» SOURCE DATA:
·····

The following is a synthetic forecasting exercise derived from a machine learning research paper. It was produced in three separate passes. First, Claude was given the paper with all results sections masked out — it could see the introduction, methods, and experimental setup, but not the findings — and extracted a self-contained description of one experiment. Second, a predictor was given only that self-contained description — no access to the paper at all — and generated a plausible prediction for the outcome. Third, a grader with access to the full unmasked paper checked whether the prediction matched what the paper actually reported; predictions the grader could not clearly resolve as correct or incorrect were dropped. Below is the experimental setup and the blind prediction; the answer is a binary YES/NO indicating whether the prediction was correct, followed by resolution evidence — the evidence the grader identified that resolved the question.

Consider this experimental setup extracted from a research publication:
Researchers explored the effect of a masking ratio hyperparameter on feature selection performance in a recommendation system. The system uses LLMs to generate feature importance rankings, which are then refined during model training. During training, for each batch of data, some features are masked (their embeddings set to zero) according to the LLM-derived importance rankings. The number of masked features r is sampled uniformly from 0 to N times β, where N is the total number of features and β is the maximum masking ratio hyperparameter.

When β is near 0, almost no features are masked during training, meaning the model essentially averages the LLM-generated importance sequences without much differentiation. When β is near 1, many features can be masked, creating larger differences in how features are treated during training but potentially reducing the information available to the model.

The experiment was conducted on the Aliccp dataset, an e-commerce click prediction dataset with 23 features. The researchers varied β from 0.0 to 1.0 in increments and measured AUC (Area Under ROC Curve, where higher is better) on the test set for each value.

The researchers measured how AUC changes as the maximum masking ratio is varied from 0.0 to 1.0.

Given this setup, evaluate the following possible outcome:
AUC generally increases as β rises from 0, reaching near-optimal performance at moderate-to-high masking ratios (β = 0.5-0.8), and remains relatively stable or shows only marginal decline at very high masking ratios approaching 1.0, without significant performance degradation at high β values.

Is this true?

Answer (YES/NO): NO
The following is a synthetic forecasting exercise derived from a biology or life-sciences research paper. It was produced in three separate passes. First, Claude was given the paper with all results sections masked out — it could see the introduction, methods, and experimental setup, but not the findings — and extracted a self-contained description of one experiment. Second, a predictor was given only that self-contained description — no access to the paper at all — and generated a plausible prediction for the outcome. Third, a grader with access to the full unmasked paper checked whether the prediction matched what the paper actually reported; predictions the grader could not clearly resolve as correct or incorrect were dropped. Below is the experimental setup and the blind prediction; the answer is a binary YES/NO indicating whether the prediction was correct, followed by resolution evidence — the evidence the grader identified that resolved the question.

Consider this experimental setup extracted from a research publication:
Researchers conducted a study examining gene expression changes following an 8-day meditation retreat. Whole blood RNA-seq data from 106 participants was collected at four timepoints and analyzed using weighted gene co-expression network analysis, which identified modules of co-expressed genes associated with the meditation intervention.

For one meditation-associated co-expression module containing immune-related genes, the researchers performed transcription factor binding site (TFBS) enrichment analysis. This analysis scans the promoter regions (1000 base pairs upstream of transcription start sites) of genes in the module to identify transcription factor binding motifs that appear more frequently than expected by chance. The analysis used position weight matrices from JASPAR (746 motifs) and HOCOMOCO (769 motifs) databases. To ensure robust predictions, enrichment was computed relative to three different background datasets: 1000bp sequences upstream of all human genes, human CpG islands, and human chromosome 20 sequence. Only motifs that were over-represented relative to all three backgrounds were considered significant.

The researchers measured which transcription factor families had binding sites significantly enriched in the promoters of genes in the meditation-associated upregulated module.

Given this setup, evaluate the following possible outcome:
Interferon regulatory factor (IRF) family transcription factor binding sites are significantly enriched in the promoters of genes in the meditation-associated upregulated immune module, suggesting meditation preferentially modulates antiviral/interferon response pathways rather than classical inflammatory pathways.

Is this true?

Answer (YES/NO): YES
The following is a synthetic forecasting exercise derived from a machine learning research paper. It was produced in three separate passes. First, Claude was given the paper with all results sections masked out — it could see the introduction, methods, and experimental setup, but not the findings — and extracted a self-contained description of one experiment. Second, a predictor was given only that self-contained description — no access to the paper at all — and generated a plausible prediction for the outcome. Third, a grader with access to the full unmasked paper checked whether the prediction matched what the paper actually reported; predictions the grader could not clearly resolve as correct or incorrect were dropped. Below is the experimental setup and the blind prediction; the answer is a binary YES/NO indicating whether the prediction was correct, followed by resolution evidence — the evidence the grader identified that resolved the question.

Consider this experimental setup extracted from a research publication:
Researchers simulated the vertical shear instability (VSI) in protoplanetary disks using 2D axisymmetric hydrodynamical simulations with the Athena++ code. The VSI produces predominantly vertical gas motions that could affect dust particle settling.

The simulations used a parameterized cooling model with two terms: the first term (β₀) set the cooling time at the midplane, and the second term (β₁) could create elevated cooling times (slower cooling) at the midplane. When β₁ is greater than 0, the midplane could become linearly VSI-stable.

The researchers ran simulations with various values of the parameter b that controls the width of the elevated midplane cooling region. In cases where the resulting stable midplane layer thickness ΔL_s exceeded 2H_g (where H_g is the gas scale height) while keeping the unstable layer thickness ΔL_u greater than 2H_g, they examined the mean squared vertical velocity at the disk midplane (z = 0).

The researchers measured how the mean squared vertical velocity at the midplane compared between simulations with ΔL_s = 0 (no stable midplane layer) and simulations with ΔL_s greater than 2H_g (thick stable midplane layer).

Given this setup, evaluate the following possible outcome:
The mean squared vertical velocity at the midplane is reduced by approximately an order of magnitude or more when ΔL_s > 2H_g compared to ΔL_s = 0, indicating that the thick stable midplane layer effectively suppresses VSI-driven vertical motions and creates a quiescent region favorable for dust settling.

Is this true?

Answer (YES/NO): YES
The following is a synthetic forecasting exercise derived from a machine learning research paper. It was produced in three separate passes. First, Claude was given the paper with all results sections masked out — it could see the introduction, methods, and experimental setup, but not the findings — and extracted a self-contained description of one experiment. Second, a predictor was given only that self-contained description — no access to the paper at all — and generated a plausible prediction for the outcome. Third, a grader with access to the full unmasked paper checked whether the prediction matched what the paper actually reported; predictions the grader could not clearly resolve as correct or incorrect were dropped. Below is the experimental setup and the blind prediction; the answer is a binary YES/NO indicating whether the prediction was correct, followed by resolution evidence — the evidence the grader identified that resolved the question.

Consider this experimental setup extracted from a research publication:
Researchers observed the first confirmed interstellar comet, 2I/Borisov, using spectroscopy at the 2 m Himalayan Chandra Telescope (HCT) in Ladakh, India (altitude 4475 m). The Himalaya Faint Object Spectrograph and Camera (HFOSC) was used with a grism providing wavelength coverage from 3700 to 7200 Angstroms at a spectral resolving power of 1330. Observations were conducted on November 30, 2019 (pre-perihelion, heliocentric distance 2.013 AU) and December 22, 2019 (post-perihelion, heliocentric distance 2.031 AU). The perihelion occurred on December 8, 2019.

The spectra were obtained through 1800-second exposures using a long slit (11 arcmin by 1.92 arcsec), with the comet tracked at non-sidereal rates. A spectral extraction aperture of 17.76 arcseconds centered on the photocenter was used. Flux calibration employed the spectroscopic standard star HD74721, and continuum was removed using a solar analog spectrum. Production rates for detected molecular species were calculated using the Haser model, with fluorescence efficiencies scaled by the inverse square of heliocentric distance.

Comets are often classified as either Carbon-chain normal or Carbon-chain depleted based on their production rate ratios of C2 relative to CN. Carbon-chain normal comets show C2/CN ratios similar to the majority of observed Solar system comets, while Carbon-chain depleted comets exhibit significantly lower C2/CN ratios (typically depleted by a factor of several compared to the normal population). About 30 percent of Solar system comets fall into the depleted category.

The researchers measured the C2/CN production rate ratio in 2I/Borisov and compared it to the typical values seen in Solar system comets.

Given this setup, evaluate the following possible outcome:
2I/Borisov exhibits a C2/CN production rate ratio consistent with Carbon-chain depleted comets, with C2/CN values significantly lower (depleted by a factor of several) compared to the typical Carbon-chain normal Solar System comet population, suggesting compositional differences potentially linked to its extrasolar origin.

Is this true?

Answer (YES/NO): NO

·····

» WORK REQUIRED: Give again, word for word, the records from their first line to the one with "When β is near 0, almost", and leave out all else.

» RESULT:
The following is a synthetic forecasting exercise derived from a machine learning research paper. It was produced in three separate passes. First, Claude was given the paper with all results sections masked out — it could see the introduction, methods, and experimental setup, but not the findings — and extracted a self-contained description of one experiment. Second, a predictor was given only that self-contained description — no access to the paper at all — and generated a plausible prediction for the outcome. Third, a grader with access to the full unmasked paper checked whether the prediction matched what the paper actually reported; predictions the grader could not clearly resolve as correct or incorrect were dropped. Below is the experimental setup and the blind prediction; the answer is a binary YES/NO indicating whether the prediction was correct, followed by resolution evidence — the evidence the grader identified that resolved the question.

Consider this experimental setup extracted from a research publication:
Researchers explored the effect of a masking ratio hyperparameter on feature selection performance in a recommendation system. The system uses LLMs to generate feature importance rankings, which are then refined during model training. During training, for each batch of data, some features are masked (their embeddings set to zero) according to the LLM-derived importance rankings. The number of masked features r is sampled uniformly from 0 to N times β, where N is the total number of features and β is the maximum masking ratio hyperparameter.

When β is near 0, almost no features are masked during training, meaning the model essentially averages the LLM-generated importance sequences without much differentiation. When β is near 1, many features can be masked, creating larger differences in how features are treated during training but potentially reducing the information available to the model.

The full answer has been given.